§ **Excerpt provided**:

===

Brazil urges international action against illegal gold trade


Countries must exert greater control over gold imports and companies dealing in contraband supplies of the precious metal from the Amazon region should be punished, Brazil’s government has said.

Sonia Guajajara, the country’s first indigenous affairs minister, called for more support from foreign governments and industry in tackling illegal gold mining, a priority for the administration of leftwing president Luiz Inácio Lula da Silva.

The top destinations for Brazilian gold are Canada, the UK, India, Switzerland and the United Arab Emirates. More than half the 97 tonnes of the country’s estimated production in 2021 showed evidence of links to illegal activities, according to a study by non-profit group Instituto Escolhas.

Guajajara said overseas corporate and state actors had a part to play in the clampdown against unlawful instances of informal or “wildcat” mining, known in Portuguese as garimpo. The practice has long been a leading factor driving invasions of protected indigenous lands and deforestation.

“The international community has a fundamental role in the fight against garimpo. Especially because the majority of companies [buying Brazilian gold] are from other countries,” Guajajara told the Financial Times. “It is urgently necessary to stop this path of gold . . . Governments need to regulate what enters their countries.”

===

Dataset items
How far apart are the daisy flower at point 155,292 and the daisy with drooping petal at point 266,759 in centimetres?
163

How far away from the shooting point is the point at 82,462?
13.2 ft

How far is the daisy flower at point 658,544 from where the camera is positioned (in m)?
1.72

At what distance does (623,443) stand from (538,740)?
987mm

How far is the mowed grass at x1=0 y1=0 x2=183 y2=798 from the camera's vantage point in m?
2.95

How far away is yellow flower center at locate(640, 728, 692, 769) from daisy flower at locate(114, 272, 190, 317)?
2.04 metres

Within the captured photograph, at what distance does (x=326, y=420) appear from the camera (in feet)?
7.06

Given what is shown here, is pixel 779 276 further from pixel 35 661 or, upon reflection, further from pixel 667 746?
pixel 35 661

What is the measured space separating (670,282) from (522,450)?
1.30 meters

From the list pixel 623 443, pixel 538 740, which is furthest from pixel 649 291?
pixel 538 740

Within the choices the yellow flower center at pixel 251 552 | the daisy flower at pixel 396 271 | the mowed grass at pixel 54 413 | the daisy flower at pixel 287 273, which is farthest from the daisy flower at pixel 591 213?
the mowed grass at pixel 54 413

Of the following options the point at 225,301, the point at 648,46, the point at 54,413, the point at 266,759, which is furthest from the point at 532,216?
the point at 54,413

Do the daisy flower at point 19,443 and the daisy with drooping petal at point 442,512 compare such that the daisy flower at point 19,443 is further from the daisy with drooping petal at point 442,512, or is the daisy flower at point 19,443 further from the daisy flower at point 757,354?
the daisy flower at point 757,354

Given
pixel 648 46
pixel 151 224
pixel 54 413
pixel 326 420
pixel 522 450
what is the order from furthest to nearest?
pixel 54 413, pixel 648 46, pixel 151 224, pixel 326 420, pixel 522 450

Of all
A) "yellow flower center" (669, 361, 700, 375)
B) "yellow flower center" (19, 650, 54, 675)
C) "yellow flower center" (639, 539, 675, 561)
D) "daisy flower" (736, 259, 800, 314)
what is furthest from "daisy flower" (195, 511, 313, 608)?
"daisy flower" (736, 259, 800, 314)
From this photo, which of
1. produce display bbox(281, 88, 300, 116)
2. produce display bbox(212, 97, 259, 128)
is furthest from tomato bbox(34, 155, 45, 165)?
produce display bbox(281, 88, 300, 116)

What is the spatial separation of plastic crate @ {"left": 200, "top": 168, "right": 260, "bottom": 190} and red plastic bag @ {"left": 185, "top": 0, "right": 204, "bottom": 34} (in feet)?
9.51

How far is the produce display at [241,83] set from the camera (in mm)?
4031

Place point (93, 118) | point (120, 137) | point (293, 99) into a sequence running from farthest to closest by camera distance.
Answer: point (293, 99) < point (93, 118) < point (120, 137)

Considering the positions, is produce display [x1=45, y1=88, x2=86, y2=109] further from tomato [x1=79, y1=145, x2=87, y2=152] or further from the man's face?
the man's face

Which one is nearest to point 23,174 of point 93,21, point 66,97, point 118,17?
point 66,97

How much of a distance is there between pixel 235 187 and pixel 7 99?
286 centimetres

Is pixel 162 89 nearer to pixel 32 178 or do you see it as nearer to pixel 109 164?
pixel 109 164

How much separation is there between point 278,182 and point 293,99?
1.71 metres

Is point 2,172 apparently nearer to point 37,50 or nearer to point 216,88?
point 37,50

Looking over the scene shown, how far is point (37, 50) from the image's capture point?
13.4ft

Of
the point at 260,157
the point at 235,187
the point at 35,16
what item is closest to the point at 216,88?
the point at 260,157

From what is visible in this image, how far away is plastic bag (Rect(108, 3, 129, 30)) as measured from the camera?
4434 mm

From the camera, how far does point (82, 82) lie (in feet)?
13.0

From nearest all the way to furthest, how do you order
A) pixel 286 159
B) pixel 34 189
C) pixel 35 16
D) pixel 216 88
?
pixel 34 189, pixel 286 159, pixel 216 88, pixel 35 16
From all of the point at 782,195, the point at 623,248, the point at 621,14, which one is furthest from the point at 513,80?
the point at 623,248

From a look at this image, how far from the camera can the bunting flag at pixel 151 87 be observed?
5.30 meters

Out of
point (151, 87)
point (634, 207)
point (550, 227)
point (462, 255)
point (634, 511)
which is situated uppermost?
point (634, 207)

===

§ **List of tasks**:
• A. Edit the entries from the line containing "Place point (93, 118)" through the final entry, changing "separation" to "spacing" and leaving everything else unchanged, then output only that part.
• B. Proceed with the article on Brazil's call for action against the illegal gold trade, starting right after its final sentence.

§ **Answers to the problems**:
• A.
Place point (93, 118) | point (120, 137) | point (293, 99) into a sequence running from farthest to closest by camera distance.
Answer: point (293, 99) < point (93, 118) < point (120, 137)

Considering the positions, is produce display [x1=45, y1=88, x2=86, y2=109] further from tomato [x1=79, y1=145, x2=87, y2=152] or further from the man's face?
the man's face

Which one is nearest to point 23,174 of point 93,21, point 66,97, point 118,17?
point 66,97

How much of a distance is there between pixel 235 187 and pixel 7 99?
286 centimetres

Is pixel 162 89 nearer to pixel 32 178 or do you see it as nearer to pixel 109 164?
pixel 109 164

How much spacing is there between point 278,182 and point 293,99?
1.71 metres

Is point 2,172 apparently nearer to point 37,50 or nearer to point 216,88?
point 37,50

Looking over the scene shown, how far is point (37, 50) from the image's capture point?
13.4ft

Of
the point at 260,157
the point at 235,187
the point at 35,16
what item is closest to the point at 216,88?
the point at 260,157

From what is visible in this image, how far away is plastic bag (Rect(108, 3, 129, 30)) as measured from the camera?
4434 mm

From the camera, how far does point (82, 82) lie (in feet)?
13.0

From nearest all the way to furthest, how do you order
A) pixel 286 159
B) pixel 34 189
C) pixel 35 16
D) pixel 216 88
?
pixel 34 189, pixel 286 159, pixel 216 88, pixel 35 16
From all of the point at 782,195, the point at 623,248, the point at 621,14, which one is furthest from the point at 513,80?
the point at 623,248

From a look at this image, how far from the camera can the bunting flag at pixel 151 87 be observed?
5.30 meters

Out of
point (151, 87)
point (634, 207)
point (550, 227)
point (462, 255)
point (634, 511)
which is situated uppermost?
point (634, 207)

• B.
Wearing a traditional headdress at her office in Brasília, the minister urged action to identify and impose sanctions on companies purchasing illicit gold. “Whoever is buying it should be penalised, because we will only be able to combat it when we actually get to the financiers of the mining.”

Aerial picture of an illegal mining site in Brazil © Alan Chaves/AFP/Getty Images

Wildcat mining, which is often associated with wider criminality, increased during the presidency of the far-right populist Jair Bolsonaro, whose administration weakened environmental protections.

Big businesses involved in the trade should make sure they are aware of the gold’s source as well as any links with ecological destruction or human rights violations, Guajajara said, adding that there needed to be greater consumer awareness too. “There is dialogue between various companies to reduce the damage and the impact of this gold, but it’s still not effective.”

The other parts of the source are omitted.